Dei nove carri di prima categoria ce ne mancano ancora due : “La festa dei folli” di Luca Bertozzi e “Manipulation” di Roberto Vannucci. I quattro carri di seconda categoria dormono tutti dietro le porte chiuse, tutti tranne uno “La regina del potere” di Marzia Etna e Matteo Lamanuzzi. Entriamo e immediatamente ci viene offerto un caffè. Matteo non è presente e mi fermo a chiacchierare con Marzia che ci tiene molto a dirmi che questa volta l’idea è di Matteo. “Il carro parla del potere. Il potere economico e abbiamo rappresentato una grande fortezza rossa, tratta dal trono di spade e all’interno della fortezza c’è il trono di spade. A sedere sul trono c’è Christine Lagarde, la presidente della BCE, che rappresenta il potere economico del mondo. A proteggerla c’è un grosso drago verde. Ad un certo punto il drago si abbassa, si apre il castello, il trono gira e appare lei con in mano un uovo d’oro e all’interno dell’uovo c’è la testa di Mario Draghi, perché anche lui ha fatto parte della BCE e anche lui, ha sempre un potere in mano.” I figuranti saranno vestiti da guerrieri e sul retro del carro ci saranno i personaggi della serie con i volti dei costruttori. Marzia Etna ha sempre però qualche cosa di speciale, un particolare e una sorpresa che stupiscono. Provo a fargli dire di cosa si tratta. Mi dice che si, stanno lavorando a una sorpresa, ma che me la dirà solo se stacco la registrazione. Fermo la registrazione e sgrano gli occhi alle sue parole, ma ho promesso e questa proprio non ve la posso raccontare!

## MATERIALE MOSTRATO
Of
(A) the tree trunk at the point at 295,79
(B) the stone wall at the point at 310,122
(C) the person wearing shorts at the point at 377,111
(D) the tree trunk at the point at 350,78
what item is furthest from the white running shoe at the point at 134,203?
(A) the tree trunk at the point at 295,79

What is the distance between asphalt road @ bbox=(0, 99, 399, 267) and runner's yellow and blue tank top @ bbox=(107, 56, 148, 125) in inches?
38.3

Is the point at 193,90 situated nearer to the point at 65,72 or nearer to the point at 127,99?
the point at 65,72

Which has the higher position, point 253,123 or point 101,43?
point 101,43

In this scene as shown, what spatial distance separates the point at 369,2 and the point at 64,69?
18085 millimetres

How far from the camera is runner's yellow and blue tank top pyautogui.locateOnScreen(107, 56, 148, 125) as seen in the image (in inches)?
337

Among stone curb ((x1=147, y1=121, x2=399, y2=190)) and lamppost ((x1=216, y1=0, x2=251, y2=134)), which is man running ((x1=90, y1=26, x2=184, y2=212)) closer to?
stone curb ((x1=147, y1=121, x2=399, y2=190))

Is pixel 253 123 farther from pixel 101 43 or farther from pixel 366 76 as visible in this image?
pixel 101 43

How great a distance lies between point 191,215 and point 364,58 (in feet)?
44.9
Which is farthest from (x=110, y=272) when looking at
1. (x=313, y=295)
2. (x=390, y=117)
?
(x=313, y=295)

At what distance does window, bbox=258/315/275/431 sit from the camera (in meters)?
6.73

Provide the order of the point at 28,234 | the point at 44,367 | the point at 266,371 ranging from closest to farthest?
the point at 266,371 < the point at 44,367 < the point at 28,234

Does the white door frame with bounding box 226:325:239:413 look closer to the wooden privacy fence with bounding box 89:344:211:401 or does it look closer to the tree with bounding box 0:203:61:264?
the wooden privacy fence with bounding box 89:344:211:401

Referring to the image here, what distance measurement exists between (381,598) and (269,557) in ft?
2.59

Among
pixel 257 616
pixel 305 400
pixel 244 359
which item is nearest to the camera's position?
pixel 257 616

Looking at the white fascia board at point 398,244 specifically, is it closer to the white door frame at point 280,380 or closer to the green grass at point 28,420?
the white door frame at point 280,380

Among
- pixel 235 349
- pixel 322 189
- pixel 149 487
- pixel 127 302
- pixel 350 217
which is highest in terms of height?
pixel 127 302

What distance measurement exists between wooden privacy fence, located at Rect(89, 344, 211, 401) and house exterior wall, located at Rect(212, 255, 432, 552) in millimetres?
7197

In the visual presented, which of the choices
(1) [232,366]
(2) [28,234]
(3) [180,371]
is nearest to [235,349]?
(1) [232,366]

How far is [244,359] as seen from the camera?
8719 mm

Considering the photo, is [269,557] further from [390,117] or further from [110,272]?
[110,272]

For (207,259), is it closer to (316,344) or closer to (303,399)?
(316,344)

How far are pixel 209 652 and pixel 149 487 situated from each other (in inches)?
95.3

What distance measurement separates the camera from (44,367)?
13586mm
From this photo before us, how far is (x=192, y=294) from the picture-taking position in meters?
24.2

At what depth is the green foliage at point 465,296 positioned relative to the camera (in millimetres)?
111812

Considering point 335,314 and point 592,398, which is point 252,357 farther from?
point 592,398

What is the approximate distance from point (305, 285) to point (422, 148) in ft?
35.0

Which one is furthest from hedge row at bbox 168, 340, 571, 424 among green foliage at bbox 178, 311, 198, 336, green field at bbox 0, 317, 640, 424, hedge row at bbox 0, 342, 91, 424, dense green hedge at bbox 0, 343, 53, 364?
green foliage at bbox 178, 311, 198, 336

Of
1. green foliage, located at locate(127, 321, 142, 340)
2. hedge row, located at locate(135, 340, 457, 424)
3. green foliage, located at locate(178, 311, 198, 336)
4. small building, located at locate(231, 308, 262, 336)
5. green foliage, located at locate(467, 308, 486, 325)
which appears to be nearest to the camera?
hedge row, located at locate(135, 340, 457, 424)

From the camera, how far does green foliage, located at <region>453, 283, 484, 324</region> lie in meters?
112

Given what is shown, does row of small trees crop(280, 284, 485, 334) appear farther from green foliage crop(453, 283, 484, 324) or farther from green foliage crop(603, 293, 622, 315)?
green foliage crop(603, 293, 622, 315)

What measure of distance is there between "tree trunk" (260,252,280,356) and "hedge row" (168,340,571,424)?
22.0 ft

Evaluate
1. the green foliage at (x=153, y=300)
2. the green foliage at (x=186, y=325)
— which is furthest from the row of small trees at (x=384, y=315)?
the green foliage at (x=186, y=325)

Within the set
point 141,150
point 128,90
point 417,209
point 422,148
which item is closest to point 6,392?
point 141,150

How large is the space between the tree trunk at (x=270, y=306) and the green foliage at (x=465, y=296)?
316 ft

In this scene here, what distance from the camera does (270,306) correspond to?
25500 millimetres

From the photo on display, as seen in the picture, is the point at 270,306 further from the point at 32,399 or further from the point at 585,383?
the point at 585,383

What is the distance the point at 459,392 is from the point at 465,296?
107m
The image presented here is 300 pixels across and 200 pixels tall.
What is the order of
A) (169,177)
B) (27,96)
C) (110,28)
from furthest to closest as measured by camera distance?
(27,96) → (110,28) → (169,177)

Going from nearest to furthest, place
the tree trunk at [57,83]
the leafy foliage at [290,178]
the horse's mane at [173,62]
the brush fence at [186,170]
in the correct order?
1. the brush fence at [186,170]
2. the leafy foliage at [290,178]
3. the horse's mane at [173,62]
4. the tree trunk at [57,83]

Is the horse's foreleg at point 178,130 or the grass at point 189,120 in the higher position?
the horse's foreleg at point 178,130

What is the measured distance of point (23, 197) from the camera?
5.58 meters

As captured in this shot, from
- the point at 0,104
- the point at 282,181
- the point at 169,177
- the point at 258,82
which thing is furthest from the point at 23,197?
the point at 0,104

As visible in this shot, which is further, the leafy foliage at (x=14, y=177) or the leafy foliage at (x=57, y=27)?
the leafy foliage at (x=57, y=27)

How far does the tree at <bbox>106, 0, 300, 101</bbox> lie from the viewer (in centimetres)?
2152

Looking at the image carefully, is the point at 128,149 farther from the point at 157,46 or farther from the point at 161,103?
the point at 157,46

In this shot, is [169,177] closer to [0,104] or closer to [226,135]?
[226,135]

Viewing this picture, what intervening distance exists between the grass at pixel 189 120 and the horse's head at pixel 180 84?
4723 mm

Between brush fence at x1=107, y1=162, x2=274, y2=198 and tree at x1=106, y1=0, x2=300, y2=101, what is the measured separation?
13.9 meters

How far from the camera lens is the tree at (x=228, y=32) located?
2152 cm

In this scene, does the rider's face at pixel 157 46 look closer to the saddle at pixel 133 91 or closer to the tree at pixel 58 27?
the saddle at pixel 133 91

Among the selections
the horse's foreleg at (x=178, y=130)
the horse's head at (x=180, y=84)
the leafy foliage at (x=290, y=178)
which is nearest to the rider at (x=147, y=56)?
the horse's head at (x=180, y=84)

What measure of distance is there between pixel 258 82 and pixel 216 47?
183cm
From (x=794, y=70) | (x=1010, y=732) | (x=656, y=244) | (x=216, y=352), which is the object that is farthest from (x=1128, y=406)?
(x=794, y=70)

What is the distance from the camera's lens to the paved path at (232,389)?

## COMPITO 1
Elenca tutte le persone che il brano sui carri indica come autori di un carro.
## COMPITO 2
Indica se ciascuna affermazione concorda con il brano sui carri, rispondendo sì o no e citando le parole decisive. (a) Tutti e quattro i carri di seconda categoria si trovano dietro porte chiuse. (b) Per "La regina del potere" l'idea questa volta è di Matteo. (c) Il drago che protegge Christine Lagarde è rosso.

## LA TUA RISPOSTA 1
Luca Bertozzi, Roberto Vannucci, Marzia Etna, Matteo Lamanuzzi

## LA TUA RISPOSTA 2
(a) No: «I quattro carri di seconda categoria dormono tutti dietro le porte chiuse, tutti tranne uno»
(b) Sì: «questa volta l’idea è di Matteo»
(c) No: «A proteggerla c’è un grosso drago verde.»